* Trecho do documento

:::::

A tentação do caos e a anatomia da fraude
Publicado em 22 de agosto de 2023
Por Jornal Do Dia Se
Foi preciso que um novo governo tomasse posse para que a poeira começasse a baixar e, com a oposição claudicante, o disco voltasse a girar em rotação normal
* Ronaldo Lima Lins
A confusão que tomou conta do país com as eleições de 2018, no meio do rol de tolices que circularam nos corredores do poder, deixou a população perplexa, com dificuldade de entender o que se passava. Apesar dos pesares, incluindo as quarteladas, com altos e baixos, sempre lográramos compreender a anatomia dos fatos e como nos defender deles. De repente, como se alguém nos jogasse areia nos olhos e perdêssemos a nitidez da visão, deixávamos de decifrar a natureza dos desdobramentos históricos. Onde apontavam correção, distinguíamos distorção e vice-versa, sem faltar anomalias como brutalidade no trato com os desfavorecidos, desamparo social e muita grosseria. O caos enganava até comentaristas experientes, mal se arriscando a prever o futuro imediato, muito menos movimentos adiante, por dois ou três anos.
Pouco a pouco, começou-se a notar que havia interesse no tumulto, em tormentas que se sucediam através de crises e escândalos intermináveis. Foi preciso que um novo governo tomasse posse, mesmo sem a transmissão da faixa, para que a poeira começasse a baixar e, com a oposição claudicante, o disco voltasse a girar em rotação normal. Os tumultos não cessaram. Apenas ficaram evidentes certas estratégias: fraudes nas manchetes de jornal e contornos definidos com exibições de ganância, graves cobiças e apropriação indébita de dinheiro – tudo por meio de joias e presentes concedidos ao Ex por estadistas estrangeiros. Ruiu o mito da honestidade alardeado pela propaganda oficial do antigo ocupante do Planalto.

:::::

* Dados registrados
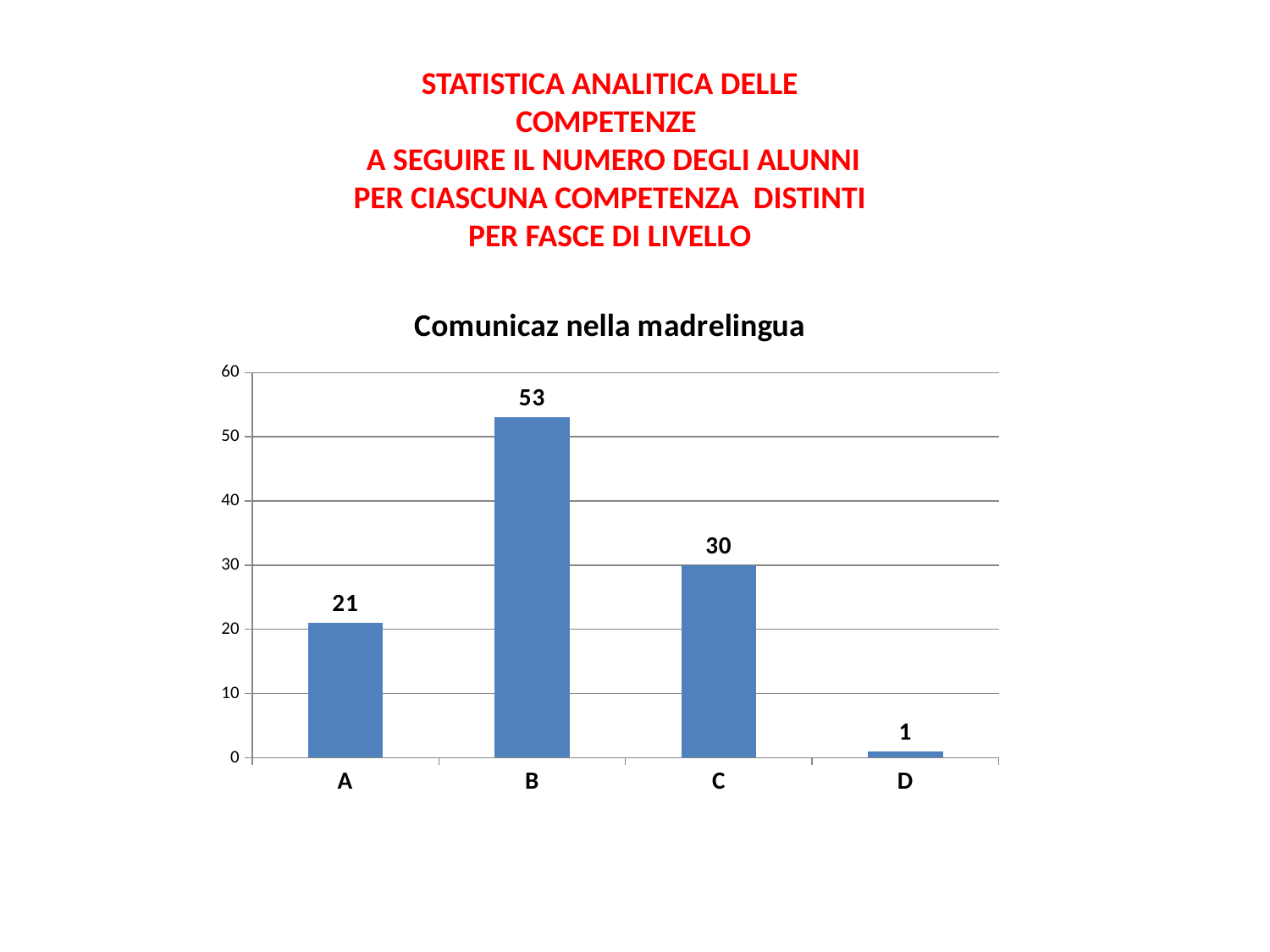
What is the title of the chart? Comunicaz nella madrelingua What is the difference between the values for B and C? 23 How many categories are shown on the x axis? 4 What kind of chart is shown? bar chart What is the value for category B? 53 What is the difference between the values for A and D? 20 Which category has the highest value? B What is the value for category D? 1 Is the value for B greater or less than 50? greater Which category has the lowest value? D Which is larger, the value for A or the value for C? C What is the value for category A? 21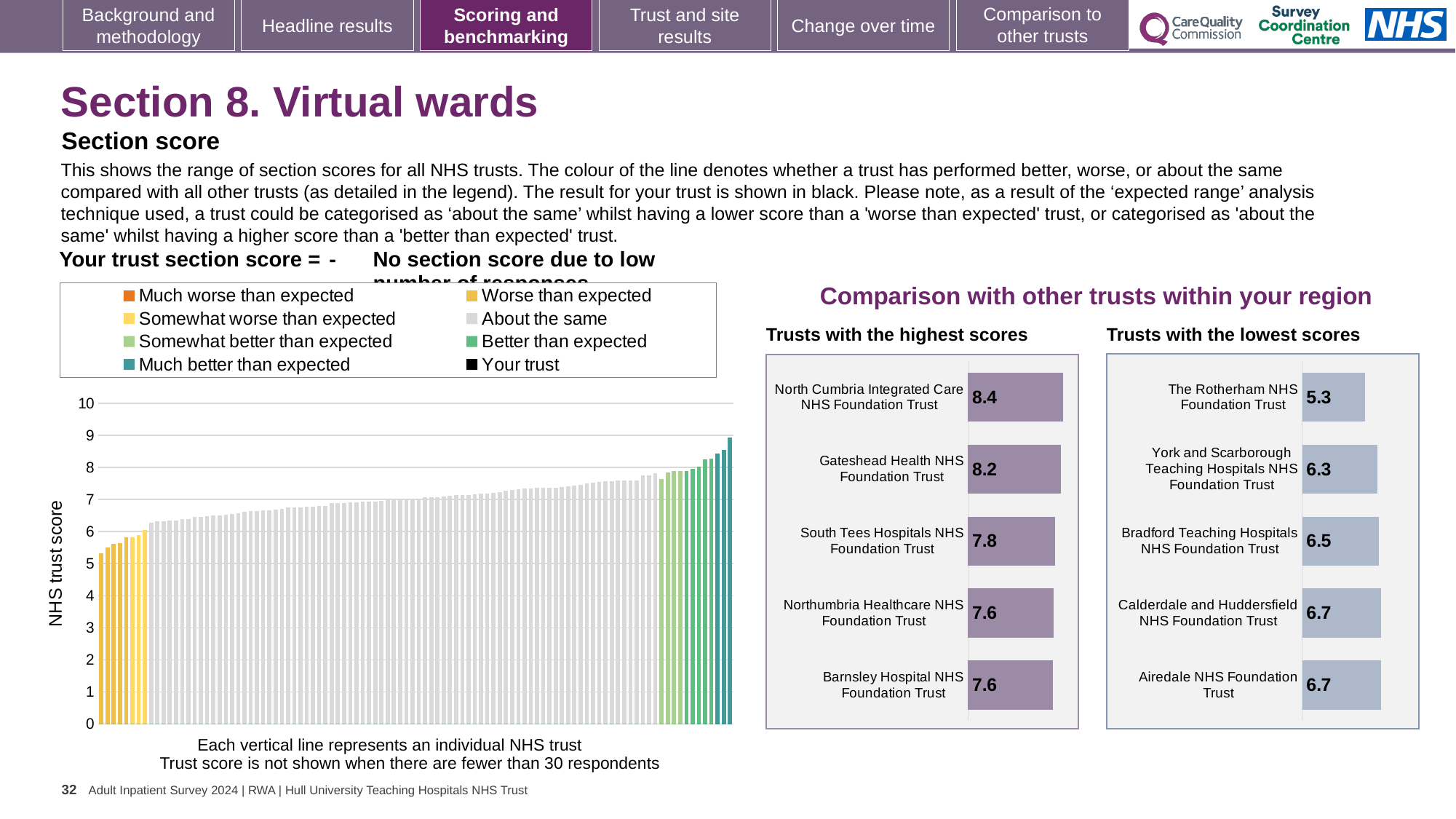
In the 'Trusts with the lowest scores' chart, which trust has the lowest score? The Rotherham NHS Foundation Trust In the 'Trusts with the highest scores' chart, what is the score for North Cumbria Integrated Care NHS Foundation Trust? 8.4 In the 'Trusts with the highest scores' chart, what is the score for South Tees Hospitals NHS Foundation Trust? 7.8 In the 'Trusts with the highest scores' chart, which trust has the highest score? North Cumbria Integrated Care NHS Foundation Trust In the 'Trusts with the highest scores' chart, what is the difference between the scores of North Cumbria Integrated Care NHS Foundation Trust and Gateshead Health NHS Foundation Trust? 0.2 In the 'Trusts with the lowest scores' chart, what is the score for The Rotherham NHS Foundation Trust? 5.3 In the 'Trusts with the lowest scores' chart, what is the score for Bradford Teaching Hospitals NHS Foundation Trust? 6.5 How many trusts are shown in the 'Trusts with the highest scores' chart? 5 In the 'Trusts with the lowest scores' chart, what is the difference between the scores of York and Scarborough Teaching Hospitals NHS Foundation Trust and The Rotherham NHS Foundation Trust? 1.0 In the 'Trusts with the lowest scores' chart, which has the larger score: Bradford Teaching Hospitals NHS Foundation Trust or Airedale NHS Foundation Trust? Airedale NHS Foundation Trust How many entries does the legend of the NHS trust score chart on the left list? 8 In the NHS trust score chart on the left, do the values rise or fall from left to right along the x axis? rise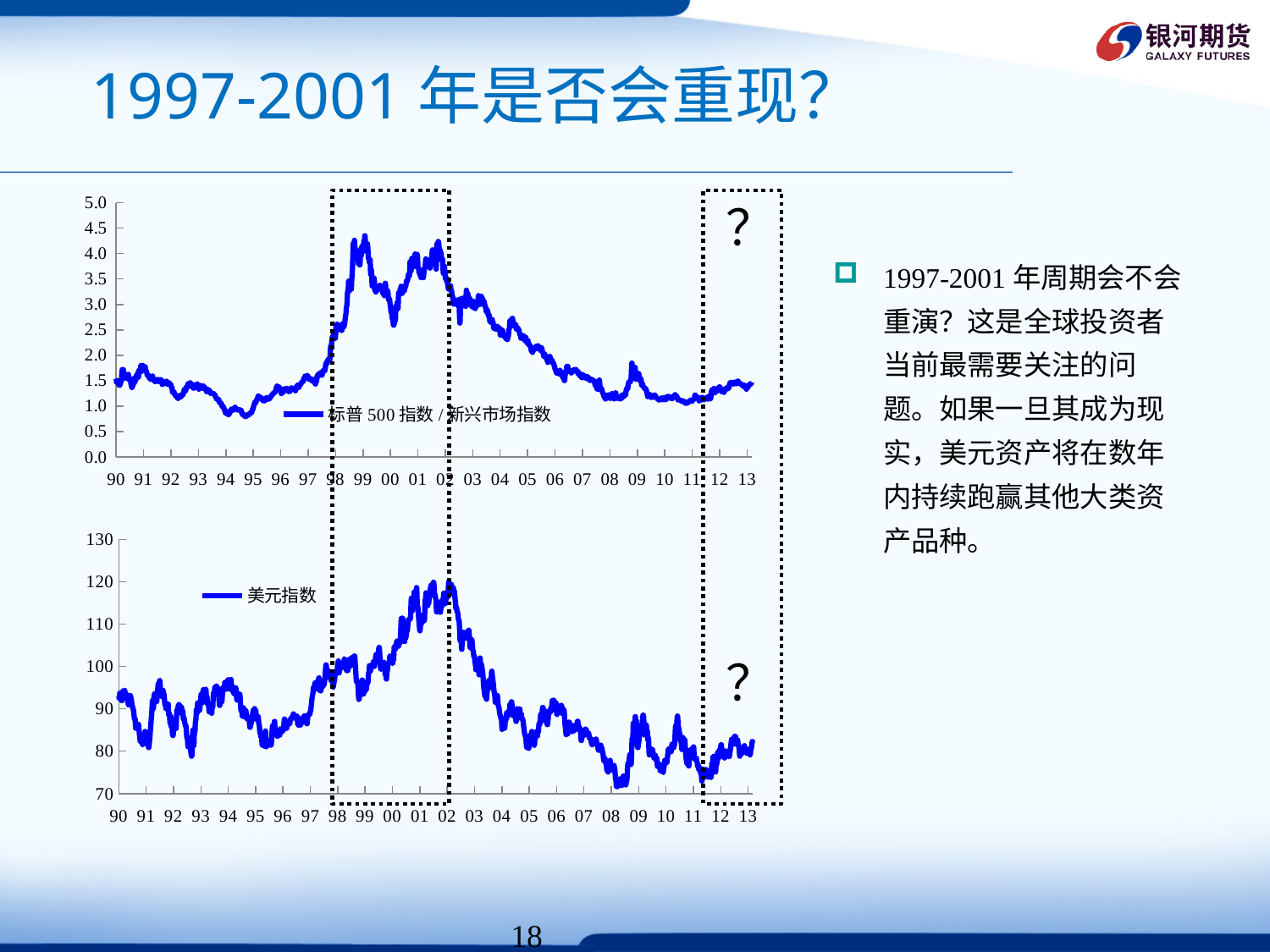
What kind of chart is the top chart on the slide? line chart In the top chart, which is larger: the value around 1999 or the value at 2013? 1999 In the top chart, is the value around 1994 greater or less than 1.0? less What kind of chart is the bottom chart on the slide? line chart In the bottom chart, is the lowest value around 2008 greater or less than 80? less In the top chart, is the peak value around 1999 greater or less than 4.0? greater In the bottom chart, does the 美元指数 rise or fall from 2002 to 2008? fall In the bottom chart, what series does the legend name? 美元指数 In the top chart, what series does the legend name? 标普500指数/新兴市场指数 How many series does the legend of the bottom chart list? 1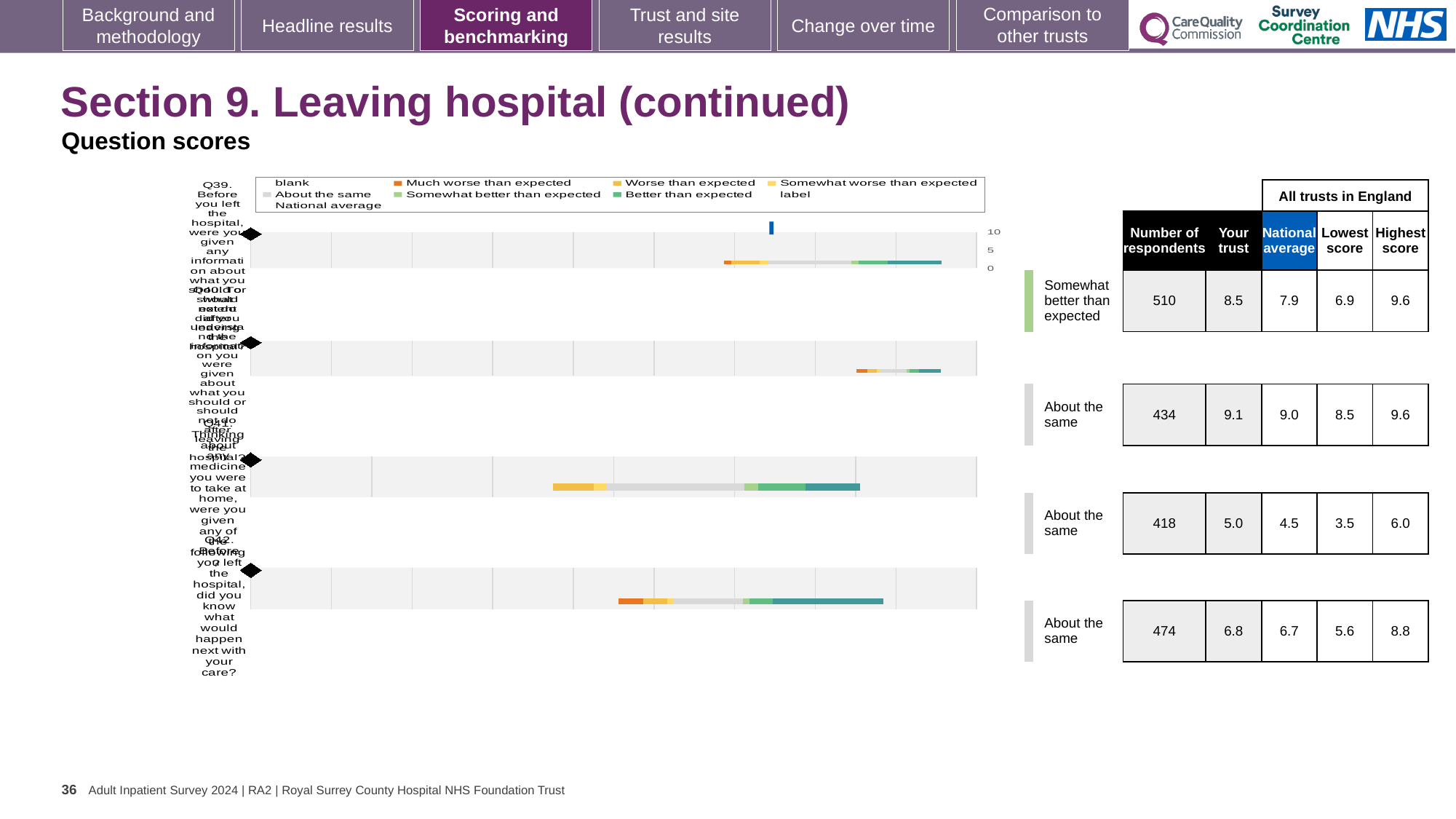
What is the difference between the 'Your trust' score and the national average for Q39 (the first row)? 0.6 How many question bars are plotted in the chart? 4 In the table beside the chart, what is the national average for Q42 (the last row)? 6.7 Which row of the table has the highest 'Your trust' score? the second row (9.1) Which row of the table has the lowest 'Your trust' score? the third row (5.0) What kind of chart is shown on the slide? bar chart Is the 'Your trust' score for Q42 (the last row) larger or smaller than its national average? larger In the table beside the chart, what is the 'Your trust' score for Q39 (the first row)? 8.5 What benchmark category is shown for Q39 (the first row)? Somewhat better than expected In the table beside the chart, how many respondents are listed for Q39 (the first row)? 510 What is the difference between the highest and lowest scores for the third row of the table? 2.5 In the table beside the chart, what is the highest score for Q42 (the last row)? 8.8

:::::

* Atividades
1 > Reproduza o texto sobre a tentação do caos de "Pouco a pouco, começou-se" até "ocupante do Planalto.".
2 > Segundo o texto sobre a tentação do caos, que mito ruiu?

* Respostas escritas
1 >
Pouco a pouco, começou-se a notar que havia interesse no tumulto, em tormentas que se sucediam através de crises e escândalos intermináveis. Foi preciso que um novo governo tomasse posse, mesmo sem a transmissão da faixa, para que a poeira começasse a baixar e, com a oposição claudicante, o disco voltasse a girar em rotação normal. Os tumultos não cessaram. Apenas ficaram evidentes certas estratégias: fraudes nas manchetes de jornal e contornos definidos com exibições de ganância, graves cobiças e apropriação indébita de dinheiro – tudo por meio de joias e presentes concedidos ao Ex por estadistas estrangeiros. Ruiu o mito da honestidade alardeado pela propaganda oficial do antigo ocupante do Planalto.

2 > O mito da honestidade alardeado pela propaganda oficial do antigo ocupante do Planalto.